Data segment:
________________________

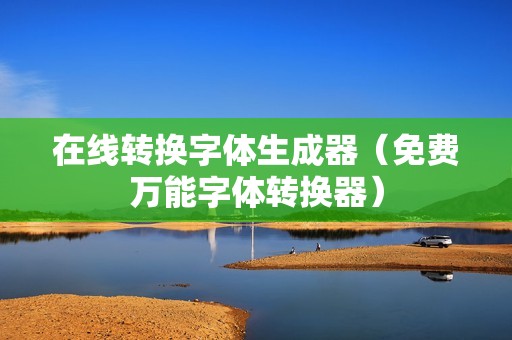 在线转换字体生成器（免费万能字体转换器）
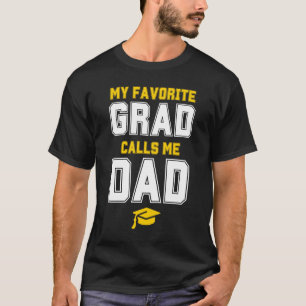 Camiseta MI GRADO FAVORITO ME LLAMA DAD Graduation SVG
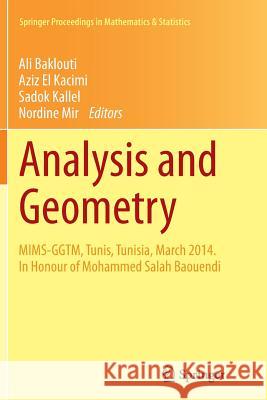 Analysis and Geometry: Mims-Ggtm, Tunis, Tunisia, March 2014. in Honour of Mohammed Salah Baouendi Baklouti, Ali 9783319368856 Springer - książka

________________________

Exercise details: Without the pictures, transcribe exactly the lines above from the one containing "Camiseta MI GRADO" through the last.

Exercise response:
 Camiseta MI GRADO FAVORITO ME LLAMA DAD Graduation SVG
 Analysis and Geometry: Mims-Ggtm, Tunis, Tunisia, March 2014. in Honour of Mohammed Salah Baouendi Baklouti, Ali 9783319368856 Springer - książka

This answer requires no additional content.